Нельзя сказать, что я осталась подождать продолжения, – я просто приросла к месту от потрясения. Неужели в Блае есть «секрет» – что-то вроде тайн Удольфо[13]
или душевнобольной неупоминаемый родственник, которого скрытно держат под замком? Не могу указать, как долго я размышляла над этим вопросом или как долго оставалась, под воздействием любопытства и страха, на месте столкновения; помню лишь, что вернулась домой, когда было уже совсем темно. Видимо, в промежутке возбуждение овладело мною и погнало прочь, так как, двигаясь кругами, я прошла, должно быть, около трех миль; но впереди меня ожидали потрясения куда более сильные, и этот случай, своего рода заря тревоги, по сравнению с ними не превышал уровня обычного человеческого волнения. По сути, самым необычным в тот вечер – при всей необычности последующих событий – оказался момент, когда я, войдя в холл, обнаружила там миссис Гроуз.Эта картина встает предо мной со всеми подробностями, как будто я только что вошла: просторный белый зал с панелями, ярко освещенный лампами, с портретами на стенах и красным ковром, и добрый, удивленный взгляд моей подруги, восклицающей, что она беспокоилась обо мне. И стоило мне увидеть ее, почувствовать ее простую сердечность, услышать вздох облегчения при моем появлении, как я мгновенно поняла, что она не знает ничего относящегося к инциденту, о котором я собиралась рассказать. Я не предвидела, что утешительное лицо экономки заставит меня передумать, и мерой важности того, что мне довелось увидеть, стало мое нежелание говорить об этом. Пожалуй, ничто во всей этой истории не кажется мне столь странным, как то, что настоящий страх пришел ко мне, так сказать, вместе с инстинктивным стремлением пощадить мою соратницу. Поэтому тут же на месте, посреди уютного холла, под ее взглядом, по причинам, кои тогда не могла бы выразить словами, я приняла решение молчать, придумала объяснение для моей задержки, потом, сославшись на красоту ночи, на обильную росу и промокшие ноги, поспешно удалилась в свою комнату.
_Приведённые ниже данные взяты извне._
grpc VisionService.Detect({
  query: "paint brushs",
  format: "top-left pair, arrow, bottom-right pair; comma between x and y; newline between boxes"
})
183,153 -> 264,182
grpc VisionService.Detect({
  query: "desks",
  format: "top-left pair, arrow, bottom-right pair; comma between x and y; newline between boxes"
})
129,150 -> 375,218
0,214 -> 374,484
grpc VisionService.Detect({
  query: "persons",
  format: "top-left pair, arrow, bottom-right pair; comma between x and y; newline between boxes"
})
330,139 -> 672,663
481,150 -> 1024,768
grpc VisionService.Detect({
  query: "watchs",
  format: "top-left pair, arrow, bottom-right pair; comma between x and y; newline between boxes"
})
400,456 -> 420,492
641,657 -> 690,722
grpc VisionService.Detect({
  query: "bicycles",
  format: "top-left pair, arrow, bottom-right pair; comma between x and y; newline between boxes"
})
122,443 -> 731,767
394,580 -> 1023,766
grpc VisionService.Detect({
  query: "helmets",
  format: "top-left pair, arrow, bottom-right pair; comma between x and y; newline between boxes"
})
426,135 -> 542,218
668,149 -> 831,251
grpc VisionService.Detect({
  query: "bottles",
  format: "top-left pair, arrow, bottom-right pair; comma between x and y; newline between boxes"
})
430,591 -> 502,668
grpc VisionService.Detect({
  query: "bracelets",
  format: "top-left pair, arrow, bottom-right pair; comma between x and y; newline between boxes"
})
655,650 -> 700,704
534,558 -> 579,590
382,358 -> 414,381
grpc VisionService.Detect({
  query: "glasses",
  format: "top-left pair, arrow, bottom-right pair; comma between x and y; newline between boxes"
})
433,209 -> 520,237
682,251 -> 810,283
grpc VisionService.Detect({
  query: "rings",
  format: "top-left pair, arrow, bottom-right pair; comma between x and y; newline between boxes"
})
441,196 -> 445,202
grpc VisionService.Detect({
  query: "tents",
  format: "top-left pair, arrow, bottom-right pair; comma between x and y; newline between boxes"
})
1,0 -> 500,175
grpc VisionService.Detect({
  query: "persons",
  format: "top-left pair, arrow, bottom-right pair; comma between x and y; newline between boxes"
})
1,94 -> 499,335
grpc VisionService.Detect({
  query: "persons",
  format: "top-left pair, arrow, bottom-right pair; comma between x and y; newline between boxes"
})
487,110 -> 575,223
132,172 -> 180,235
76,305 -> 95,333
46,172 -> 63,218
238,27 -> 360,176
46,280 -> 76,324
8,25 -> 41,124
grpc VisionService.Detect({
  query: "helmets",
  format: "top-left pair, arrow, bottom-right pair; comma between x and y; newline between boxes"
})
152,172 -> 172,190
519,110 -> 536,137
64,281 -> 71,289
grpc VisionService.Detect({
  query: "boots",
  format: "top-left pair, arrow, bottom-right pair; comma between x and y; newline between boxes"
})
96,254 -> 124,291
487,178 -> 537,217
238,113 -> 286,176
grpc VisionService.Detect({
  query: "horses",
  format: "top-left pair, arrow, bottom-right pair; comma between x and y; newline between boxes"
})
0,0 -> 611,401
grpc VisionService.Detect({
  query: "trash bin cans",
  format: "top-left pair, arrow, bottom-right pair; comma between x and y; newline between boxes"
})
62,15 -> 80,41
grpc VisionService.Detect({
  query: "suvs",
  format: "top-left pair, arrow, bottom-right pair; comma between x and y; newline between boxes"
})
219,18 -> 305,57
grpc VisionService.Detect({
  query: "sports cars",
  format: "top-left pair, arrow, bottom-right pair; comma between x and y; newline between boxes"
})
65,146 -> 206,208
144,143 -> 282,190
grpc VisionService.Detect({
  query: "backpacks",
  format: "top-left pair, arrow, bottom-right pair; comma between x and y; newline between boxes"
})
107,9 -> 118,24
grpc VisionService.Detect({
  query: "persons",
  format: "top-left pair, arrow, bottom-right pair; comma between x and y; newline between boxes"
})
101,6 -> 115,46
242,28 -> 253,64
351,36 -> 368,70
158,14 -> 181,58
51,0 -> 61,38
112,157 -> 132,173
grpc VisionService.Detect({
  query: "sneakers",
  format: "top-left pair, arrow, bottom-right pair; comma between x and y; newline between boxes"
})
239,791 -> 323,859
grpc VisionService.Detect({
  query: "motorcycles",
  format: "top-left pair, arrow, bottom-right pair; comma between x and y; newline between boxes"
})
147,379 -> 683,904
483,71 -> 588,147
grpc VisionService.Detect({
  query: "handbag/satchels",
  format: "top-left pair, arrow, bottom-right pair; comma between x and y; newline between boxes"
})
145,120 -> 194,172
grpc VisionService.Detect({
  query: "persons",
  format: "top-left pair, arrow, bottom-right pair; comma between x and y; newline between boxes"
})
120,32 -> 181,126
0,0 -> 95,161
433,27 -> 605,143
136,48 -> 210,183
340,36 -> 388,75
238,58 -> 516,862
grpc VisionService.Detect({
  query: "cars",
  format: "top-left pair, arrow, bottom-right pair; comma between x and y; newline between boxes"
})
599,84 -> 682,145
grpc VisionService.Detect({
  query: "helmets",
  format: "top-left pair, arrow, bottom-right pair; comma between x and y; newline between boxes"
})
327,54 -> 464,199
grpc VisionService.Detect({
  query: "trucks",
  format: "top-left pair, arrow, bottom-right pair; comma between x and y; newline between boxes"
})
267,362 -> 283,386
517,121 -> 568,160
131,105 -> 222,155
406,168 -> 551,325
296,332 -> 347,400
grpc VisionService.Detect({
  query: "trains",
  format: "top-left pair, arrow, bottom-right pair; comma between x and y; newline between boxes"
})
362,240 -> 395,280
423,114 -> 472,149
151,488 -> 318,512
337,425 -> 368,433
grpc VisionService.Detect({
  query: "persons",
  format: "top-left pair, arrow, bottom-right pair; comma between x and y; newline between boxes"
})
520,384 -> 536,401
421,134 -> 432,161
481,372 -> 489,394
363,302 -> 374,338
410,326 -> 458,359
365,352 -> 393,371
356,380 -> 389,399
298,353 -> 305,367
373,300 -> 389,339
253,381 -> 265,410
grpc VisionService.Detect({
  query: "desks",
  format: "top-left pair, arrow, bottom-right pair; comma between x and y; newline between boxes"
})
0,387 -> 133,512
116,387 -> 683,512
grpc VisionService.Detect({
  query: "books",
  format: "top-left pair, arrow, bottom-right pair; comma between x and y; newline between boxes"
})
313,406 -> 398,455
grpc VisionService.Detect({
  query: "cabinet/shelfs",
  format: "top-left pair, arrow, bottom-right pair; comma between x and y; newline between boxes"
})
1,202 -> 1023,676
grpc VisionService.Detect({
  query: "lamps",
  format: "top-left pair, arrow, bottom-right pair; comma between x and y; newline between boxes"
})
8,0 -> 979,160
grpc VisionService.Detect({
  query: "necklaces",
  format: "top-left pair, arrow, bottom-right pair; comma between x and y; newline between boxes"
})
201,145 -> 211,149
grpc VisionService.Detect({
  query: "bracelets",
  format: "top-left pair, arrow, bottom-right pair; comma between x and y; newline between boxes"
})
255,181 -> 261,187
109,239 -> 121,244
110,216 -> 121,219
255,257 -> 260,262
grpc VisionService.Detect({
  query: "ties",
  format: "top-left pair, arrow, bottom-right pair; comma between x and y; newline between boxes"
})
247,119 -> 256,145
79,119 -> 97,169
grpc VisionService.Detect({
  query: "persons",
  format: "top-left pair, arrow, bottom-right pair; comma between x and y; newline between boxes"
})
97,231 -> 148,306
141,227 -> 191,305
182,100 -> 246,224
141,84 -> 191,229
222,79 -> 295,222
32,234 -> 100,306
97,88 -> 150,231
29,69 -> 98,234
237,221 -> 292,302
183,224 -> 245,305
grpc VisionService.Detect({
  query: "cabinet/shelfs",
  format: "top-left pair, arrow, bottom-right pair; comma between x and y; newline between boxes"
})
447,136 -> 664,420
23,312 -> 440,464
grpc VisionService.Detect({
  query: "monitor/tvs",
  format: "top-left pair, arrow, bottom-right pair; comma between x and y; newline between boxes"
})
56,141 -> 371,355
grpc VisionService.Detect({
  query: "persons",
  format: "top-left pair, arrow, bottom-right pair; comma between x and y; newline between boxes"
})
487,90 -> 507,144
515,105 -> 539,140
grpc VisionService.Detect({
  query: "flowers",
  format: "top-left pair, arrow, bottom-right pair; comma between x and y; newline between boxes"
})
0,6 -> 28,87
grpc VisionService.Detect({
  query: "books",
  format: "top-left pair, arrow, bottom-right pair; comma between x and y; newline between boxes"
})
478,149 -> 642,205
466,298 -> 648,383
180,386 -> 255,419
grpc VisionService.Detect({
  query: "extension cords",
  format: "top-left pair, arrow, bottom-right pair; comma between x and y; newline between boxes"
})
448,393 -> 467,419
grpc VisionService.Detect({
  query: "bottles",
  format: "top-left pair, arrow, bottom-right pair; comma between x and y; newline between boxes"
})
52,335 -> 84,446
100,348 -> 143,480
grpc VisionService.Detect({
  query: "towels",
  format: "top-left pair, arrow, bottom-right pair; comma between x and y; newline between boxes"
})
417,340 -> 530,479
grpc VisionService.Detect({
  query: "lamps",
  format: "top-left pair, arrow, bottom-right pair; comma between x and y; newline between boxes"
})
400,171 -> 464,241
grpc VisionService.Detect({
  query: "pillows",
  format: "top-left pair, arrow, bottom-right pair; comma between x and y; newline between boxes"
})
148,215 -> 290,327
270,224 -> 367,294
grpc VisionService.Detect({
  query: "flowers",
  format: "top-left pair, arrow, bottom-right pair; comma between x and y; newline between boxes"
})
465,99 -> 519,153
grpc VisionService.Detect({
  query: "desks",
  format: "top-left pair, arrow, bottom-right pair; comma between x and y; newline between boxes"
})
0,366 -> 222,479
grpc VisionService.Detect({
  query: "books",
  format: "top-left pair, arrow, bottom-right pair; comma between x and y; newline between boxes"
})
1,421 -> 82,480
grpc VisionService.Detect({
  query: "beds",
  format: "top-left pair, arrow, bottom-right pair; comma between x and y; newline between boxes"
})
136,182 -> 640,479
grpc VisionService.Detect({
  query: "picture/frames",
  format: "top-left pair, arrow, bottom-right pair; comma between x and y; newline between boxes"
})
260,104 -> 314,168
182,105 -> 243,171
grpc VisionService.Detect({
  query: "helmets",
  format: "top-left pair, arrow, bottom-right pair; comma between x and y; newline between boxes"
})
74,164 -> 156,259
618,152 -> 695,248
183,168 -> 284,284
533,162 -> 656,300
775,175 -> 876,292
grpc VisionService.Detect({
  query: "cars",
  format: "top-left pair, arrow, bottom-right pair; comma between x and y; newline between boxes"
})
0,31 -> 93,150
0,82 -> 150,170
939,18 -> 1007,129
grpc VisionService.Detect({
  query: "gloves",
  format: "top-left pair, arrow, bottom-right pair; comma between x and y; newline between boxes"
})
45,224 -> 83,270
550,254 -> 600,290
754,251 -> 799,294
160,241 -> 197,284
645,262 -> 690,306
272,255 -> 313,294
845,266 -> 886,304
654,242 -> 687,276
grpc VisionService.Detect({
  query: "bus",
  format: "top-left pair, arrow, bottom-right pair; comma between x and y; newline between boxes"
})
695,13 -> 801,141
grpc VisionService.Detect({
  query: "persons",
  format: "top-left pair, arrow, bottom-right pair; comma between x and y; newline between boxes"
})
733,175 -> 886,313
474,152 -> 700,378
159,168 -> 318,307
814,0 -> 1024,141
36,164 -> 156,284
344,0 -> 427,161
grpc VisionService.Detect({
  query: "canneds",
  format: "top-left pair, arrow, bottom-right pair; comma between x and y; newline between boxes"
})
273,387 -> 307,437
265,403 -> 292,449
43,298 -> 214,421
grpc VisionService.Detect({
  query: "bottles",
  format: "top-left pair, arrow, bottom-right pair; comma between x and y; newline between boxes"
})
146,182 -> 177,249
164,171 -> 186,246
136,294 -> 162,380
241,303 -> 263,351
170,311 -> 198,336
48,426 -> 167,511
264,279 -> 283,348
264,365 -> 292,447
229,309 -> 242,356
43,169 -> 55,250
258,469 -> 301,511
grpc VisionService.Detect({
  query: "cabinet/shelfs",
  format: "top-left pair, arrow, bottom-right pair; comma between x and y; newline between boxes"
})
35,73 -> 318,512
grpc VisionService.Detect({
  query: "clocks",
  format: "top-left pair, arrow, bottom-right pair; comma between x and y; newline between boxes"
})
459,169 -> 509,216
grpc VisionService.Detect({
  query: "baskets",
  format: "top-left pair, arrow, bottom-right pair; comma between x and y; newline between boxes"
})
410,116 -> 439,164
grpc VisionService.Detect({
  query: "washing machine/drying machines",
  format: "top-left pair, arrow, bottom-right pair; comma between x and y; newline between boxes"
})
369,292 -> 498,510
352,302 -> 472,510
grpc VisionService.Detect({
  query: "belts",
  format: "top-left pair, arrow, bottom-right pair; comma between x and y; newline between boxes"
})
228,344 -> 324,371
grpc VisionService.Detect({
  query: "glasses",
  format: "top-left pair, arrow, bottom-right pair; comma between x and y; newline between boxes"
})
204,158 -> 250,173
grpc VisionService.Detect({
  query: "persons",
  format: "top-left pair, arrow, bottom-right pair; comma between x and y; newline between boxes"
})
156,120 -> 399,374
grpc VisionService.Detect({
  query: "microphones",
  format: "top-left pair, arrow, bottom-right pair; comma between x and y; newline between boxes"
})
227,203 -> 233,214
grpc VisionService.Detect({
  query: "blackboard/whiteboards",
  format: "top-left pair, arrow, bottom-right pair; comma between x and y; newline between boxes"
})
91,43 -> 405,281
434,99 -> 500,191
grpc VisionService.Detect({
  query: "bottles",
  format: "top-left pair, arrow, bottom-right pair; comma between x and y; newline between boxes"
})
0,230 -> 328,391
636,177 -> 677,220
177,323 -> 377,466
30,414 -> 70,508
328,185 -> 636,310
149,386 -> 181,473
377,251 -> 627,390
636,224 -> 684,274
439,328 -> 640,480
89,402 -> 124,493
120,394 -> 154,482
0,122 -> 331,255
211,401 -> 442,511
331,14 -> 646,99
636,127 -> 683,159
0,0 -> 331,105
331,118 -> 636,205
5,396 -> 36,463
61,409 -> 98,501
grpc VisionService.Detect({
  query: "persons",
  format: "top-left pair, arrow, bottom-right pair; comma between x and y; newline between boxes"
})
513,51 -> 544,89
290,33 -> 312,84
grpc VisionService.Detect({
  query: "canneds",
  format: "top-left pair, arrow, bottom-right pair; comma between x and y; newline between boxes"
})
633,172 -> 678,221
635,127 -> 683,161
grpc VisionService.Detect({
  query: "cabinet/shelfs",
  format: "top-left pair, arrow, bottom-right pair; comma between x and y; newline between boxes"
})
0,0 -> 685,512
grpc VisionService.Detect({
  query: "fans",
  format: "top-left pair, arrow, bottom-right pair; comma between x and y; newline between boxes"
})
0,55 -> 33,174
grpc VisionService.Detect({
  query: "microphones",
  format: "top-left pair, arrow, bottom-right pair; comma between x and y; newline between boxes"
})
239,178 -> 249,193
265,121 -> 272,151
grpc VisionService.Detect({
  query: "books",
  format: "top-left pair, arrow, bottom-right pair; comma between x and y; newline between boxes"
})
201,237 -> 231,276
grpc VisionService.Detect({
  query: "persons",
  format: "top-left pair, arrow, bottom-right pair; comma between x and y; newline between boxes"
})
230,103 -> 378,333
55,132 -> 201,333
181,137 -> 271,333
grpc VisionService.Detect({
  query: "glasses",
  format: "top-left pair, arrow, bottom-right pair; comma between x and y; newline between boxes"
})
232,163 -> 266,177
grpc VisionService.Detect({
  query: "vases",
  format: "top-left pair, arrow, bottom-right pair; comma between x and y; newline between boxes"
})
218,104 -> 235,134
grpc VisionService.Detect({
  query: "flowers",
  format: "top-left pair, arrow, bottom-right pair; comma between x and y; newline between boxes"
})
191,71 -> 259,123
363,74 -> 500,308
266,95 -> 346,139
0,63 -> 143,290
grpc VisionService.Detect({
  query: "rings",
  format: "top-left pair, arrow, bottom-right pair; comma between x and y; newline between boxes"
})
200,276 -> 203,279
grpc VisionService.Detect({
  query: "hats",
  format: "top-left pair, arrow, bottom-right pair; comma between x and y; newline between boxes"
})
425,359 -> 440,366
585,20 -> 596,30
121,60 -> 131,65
Здесь началась иная жизнь; здесь, на протяжении многих дней, жизнь приобретала все более странный оттенок. Изо дня в день случались часы – а то и минуты, даже если я была занята делом, – когда мне требовалось закрыться у себя и подумать. Не то чтобы я нервничала больше, чем могла себе позволить, скорее сильно боялась начать нервничать; ибо истина, с которой мне было необходимо ужиться, простая и ясная, заключалась в том, что я не могла никоим образом понять, кто был тот пришелец, который столь необъяснимо и все же, как мне казалось, лично затронул меня. Не потребовалось много времени, чтобы без открытых расспросов, не привлекая ничьего внимания, убедиться в отсутствии какого-либо домашнего секрета. От перенесенного шока все чувства мои, видимо, обострились; спустя три дня, просто благодаря большей внимательности, я убедилась, что не была объектом ни происков прислуги, ни чьей-либо «игры». Окружающие меня люди не знали ничего особенного. Мне удалось найти лишь одно здравое объяснение: кто-то позволил себе довольно грубую выходку. Именно затем, чтобы снова и снова убеждать себя в этом, я пряталась в своей комнате и запирала дверь. Все мы подверглись вторжению: какой-нибудь бессовестный путешественник, любитель старинных зданий, проник в усадьбу незамеченным, полюбовался видом с самой выгодной точки зрения и тем же путем прокрался обратно. То, что он так упорно глазел на меня, было лишь проявлением его дерзости. В конце концов, хорошо было уже то, что мы его уж точно больше не увидим.
Я признаю, что в этих попытках разобраться в загадке самостоятельно не было ничего хорошего, но для меня куда больше значила моя прекрасная работа. Работой была просто жизнь с Майлсом и Флорой, и она нравилась мне особенно потому, что ею я могла спастись от тревог. Мои скромные обязанности стали источником постоянной радости, и я то и дело вспоминала с удивлением свои пустые страхи, свое предубеждение против предполагаемой серой прозы моей службы. Здесь, как выяснилось, не потребовалась долгая кропотливая подготовка, и серой прозе не было места, так почему бы не наслаждаться работой, ежедневно являвшей мне красоту? Мне открылась вся романтика детской и поэзия классной комнаты.
Конечно, это не значит, что мы изучали только художественные произведения и стихи; просто иначе я никак не могу выразить тот интерес, который вызывали у меня ученики. Трудно это описать, но дело в том, что я не только растила их: я постоянно делала новые открытия – что для гувернантки истинное чудо, призываю коллег засвидетельствовать это! Правда, одна область оставалась недоступной для открытий, – глубокая тьма по-прежнему покрывала вопрос о поведении мальчика в школе.